Şöyle ki, eğer İyi Parti Tokat’ta bu hatalı liste sonucu milletvekili çıkaramazsa, Sayın Murat Toycan bundan sorumlu tutulacak, başarısızlığın faturası teşkilatlarla birlikte en çok O’na kesilecektir. Eğer İyi Parti Tokat’tan ve 1.sıradan bir milletvekili çıkarır da sürpriz yaparsa, Sayın Murat Toycan Selçuk önümüzdeki 15 yıl içinde milletvekili olma şansını yitirecektir. Eğer Sayın Murat Toycan Selçuk’u önümüzdeki yerel seçimlerde Erbaa Belediye Başkan Adayı olarak çıkarırlar da kazanamazsa, dilemem ama siyasi yaşamı sonlanacaktır.
***
Kadim Durmaz’a gelince…
Bir muhalefet partisinin milletvekilini değil de, icranın içinde olan iktidar milletvekillerini eleştirmek daha doğru bir yaklaşım olur. Siyasal iktidar milletvekillerini eleştirmeyip, “Kadim Durmaz iktidarın değirmenine su taşımak için sahada görünüyor” varsayımı inandırıcılıktan uzaktır.

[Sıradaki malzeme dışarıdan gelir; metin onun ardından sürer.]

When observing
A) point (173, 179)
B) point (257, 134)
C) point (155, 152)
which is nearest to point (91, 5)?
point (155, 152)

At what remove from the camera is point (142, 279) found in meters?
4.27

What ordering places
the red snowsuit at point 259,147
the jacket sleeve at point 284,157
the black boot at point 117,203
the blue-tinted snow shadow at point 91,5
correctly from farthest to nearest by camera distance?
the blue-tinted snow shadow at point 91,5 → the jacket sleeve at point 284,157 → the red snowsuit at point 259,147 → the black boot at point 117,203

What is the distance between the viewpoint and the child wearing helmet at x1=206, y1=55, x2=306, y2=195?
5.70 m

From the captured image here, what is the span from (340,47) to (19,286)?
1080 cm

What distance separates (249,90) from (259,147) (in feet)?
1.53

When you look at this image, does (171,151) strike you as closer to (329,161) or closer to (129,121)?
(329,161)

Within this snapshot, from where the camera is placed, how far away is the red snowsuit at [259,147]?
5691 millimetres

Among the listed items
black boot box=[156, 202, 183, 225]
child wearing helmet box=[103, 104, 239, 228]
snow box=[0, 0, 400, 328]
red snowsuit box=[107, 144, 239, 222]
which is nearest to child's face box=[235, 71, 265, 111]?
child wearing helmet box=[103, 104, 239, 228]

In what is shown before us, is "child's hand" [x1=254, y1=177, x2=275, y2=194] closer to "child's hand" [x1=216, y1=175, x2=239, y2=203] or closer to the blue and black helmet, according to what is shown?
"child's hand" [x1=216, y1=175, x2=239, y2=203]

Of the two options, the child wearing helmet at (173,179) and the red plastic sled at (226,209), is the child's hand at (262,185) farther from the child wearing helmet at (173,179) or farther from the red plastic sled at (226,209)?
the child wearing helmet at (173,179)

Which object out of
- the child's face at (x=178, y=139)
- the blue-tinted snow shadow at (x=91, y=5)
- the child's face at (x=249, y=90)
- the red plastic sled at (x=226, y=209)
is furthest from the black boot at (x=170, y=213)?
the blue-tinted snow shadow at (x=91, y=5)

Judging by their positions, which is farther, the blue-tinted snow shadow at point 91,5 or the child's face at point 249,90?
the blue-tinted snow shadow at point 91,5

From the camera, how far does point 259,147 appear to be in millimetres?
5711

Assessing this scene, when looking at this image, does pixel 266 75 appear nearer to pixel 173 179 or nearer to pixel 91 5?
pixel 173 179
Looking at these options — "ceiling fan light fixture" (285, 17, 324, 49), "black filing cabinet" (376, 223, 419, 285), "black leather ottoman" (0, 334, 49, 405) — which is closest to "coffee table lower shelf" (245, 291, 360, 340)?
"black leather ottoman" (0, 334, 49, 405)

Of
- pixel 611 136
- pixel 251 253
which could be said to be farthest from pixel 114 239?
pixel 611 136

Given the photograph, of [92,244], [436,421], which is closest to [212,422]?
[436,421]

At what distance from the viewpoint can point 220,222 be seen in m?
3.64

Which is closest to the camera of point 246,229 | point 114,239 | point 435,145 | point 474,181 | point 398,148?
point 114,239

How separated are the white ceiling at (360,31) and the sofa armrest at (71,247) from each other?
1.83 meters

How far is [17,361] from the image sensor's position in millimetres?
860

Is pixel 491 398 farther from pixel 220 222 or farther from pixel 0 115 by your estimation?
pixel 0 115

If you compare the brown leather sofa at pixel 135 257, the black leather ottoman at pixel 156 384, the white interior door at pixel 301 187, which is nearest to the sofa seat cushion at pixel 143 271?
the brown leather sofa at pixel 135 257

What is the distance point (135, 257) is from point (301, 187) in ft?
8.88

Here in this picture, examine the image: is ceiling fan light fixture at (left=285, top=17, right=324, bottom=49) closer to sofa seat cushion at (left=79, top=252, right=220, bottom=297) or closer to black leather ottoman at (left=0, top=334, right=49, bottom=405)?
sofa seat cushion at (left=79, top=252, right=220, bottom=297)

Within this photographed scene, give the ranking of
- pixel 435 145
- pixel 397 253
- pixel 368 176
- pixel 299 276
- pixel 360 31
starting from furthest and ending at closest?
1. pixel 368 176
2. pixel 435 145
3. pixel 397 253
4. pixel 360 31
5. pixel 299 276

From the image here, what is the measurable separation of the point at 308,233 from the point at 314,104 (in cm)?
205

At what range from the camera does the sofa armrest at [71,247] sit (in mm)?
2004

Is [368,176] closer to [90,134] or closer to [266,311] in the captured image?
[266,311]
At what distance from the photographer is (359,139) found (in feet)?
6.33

Eğer Millet İttifakı seçimleri kazanırsa siyasal iktidar milletvekili olarak Sayın Kadim Durmaz’dan deneyimli bir vekil olarak, Tokat’ın gelişimine hizmet edecek çalışmaları beklemek hakkımız olacaktır.
CHP’nin Sayın Murat Toycan Selçuk rüzgârını (ki varsa böyle bir rüzgâr Erbaa ile sınırlıdır) kırmaya çalışması AKP’ye iyilik yapmak değil, siyasi rekabetin bir sonucudur. Elbette “oylarınızı CHP’ye verin” çağrısı yapacak, daha çok sayıda bir milletvekili çıkarmaya çalışacaktır. Bunun neresi yanlıştır?
Gerçekleşir mi bilemem ancak CHP bu genel seçimlerde iki milletvekili çıkarmaya en yakın partidir. Üstelik bunu da İyi Parti’nin aday listesinden hiç memnun olmayan ve bir dayatmaya maruz bırakılan sessiz çoğunluğun oylarıyla yaparsa hiç sürpriz olmayacaktır.
Bu işler seçmeni, İyi Partili üyeleri ve teşkilatları hiç dikkate almayıp, yok sayıp, sonra da “Tarih Yazmak Sizinle Mümkün” aldatmacasıyla yürümüyor.
Son söz: İyi Parti’nin CHP oylarını hedef alması ne kadar doğalsa, CHP’nin de İyi Parti dâhil, tüm seçmenlerin oylarına talip olması o kadar doğaldır.